You can try the new commit to see if it prevents this error.
I experience the same issue. It happens with some specific finetuned models, but not all. I will also try the new commit and report back.
I used the latest commit and now has another error
whisper_model.transcribe(filename, language="zh", regroup=True, demucs=True, vad=True)
/usr/local/lib/python3.9/dist-packages/stable_whisper/timing.py in _split_tokens(tokens, tokenizer) 134 curr_tokens = [] 135 --> 136 assert len(text) == 0 137 138 return words, word_tokens
AssertionError:
why do we need to have this line?
assert len(text) == 0
why do we need to have this line?
assert len(text) == 0
The line serves to ensure that every word/character has been paired with the tokens that makes it up. If there is still text left at the end of the pairing process that should mean there was mismatch in previous pairs.
Can you transcribe the same audio with word_timestamps=False
then save the result as a json and share it?
Alternately, you can try to install the previous version of whisper to see if you can replicate this error.
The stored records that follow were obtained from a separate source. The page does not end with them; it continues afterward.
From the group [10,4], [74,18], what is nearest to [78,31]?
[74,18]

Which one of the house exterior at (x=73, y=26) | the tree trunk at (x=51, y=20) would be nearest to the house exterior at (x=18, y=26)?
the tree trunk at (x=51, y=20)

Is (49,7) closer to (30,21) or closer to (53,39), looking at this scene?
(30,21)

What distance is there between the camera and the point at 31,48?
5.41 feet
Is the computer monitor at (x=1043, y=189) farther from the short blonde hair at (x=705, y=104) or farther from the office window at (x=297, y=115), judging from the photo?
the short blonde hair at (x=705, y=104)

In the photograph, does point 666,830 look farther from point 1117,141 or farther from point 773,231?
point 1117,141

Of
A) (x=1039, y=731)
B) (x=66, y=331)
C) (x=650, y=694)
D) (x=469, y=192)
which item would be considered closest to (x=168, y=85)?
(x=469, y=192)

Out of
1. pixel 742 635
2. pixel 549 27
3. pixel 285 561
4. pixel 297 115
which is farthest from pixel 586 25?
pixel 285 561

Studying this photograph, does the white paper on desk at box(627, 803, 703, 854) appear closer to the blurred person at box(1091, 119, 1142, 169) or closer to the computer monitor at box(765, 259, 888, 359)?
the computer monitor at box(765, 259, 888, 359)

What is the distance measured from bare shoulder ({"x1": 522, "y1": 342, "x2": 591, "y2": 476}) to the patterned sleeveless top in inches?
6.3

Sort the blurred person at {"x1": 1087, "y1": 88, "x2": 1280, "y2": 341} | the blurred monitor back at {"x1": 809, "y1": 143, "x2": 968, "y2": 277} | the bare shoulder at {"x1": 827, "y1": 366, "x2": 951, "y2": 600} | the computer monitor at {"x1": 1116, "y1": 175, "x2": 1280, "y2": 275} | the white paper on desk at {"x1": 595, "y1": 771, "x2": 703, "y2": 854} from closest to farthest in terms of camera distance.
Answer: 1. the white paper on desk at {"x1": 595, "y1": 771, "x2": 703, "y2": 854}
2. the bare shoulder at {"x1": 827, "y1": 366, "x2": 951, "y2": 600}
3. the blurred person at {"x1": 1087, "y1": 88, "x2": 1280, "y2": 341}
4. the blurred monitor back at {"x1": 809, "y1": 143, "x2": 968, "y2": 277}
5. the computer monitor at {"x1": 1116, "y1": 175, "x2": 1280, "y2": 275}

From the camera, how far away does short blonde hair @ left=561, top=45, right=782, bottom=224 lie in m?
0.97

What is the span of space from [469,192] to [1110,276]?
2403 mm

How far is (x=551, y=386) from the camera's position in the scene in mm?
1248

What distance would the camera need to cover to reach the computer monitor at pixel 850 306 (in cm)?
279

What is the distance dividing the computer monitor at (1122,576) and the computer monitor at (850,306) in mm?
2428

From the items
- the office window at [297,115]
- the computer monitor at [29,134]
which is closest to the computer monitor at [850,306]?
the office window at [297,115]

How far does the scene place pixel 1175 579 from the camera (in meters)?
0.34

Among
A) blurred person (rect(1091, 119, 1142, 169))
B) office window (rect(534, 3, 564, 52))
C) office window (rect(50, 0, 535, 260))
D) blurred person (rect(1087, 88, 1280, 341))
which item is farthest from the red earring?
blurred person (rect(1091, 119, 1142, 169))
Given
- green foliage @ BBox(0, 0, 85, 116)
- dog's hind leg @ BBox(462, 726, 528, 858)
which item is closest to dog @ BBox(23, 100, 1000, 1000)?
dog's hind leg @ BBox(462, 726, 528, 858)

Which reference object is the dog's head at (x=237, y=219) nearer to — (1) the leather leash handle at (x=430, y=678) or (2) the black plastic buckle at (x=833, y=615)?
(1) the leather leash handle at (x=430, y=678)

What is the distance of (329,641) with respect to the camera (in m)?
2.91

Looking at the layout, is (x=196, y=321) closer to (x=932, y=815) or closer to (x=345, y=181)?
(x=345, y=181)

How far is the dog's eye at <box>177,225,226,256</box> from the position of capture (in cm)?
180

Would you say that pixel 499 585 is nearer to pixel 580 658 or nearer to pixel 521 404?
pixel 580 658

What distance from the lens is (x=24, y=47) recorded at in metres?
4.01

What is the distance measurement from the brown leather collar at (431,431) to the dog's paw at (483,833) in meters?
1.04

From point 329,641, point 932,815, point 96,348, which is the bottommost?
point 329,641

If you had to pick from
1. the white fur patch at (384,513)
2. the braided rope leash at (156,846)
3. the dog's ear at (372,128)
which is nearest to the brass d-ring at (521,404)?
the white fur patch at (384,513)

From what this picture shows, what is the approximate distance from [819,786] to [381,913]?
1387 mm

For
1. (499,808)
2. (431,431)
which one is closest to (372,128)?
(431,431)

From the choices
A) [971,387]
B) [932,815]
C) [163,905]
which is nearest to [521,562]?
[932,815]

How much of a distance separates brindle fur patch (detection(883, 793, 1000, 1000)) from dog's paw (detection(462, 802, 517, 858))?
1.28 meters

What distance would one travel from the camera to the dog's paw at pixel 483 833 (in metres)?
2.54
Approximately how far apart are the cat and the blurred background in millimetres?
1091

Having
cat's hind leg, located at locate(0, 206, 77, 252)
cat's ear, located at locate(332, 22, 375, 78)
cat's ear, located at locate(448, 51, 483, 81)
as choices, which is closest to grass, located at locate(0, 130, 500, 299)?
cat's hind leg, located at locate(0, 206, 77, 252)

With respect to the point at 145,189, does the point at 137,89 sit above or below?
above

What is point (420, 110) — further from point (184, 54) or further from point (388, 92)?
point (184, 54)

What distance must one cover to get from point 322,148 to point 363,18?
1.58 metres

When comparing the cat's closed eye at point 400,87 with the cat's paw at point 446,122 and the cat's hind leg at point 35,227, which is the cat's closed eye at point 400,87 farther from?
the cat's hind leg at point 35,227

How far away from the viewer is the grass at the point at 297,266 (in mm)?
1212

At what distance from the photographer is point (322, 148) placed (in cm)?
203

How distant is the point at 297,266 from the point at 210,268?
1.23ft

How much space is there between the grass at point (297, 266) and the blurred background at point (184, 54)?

pip install openai-whisper==20230308
if you can't replicate the error with this older version of whisper, then it's likely an issue with the new tokenizer that is used in the newer version.
It seems that the latest 2.1 fixed most of the issues I was dealing with in quality of the transcription's timestamps. Unfortunately after running a few tests, I ran into this error. I'll see if I can reproduce it consistently.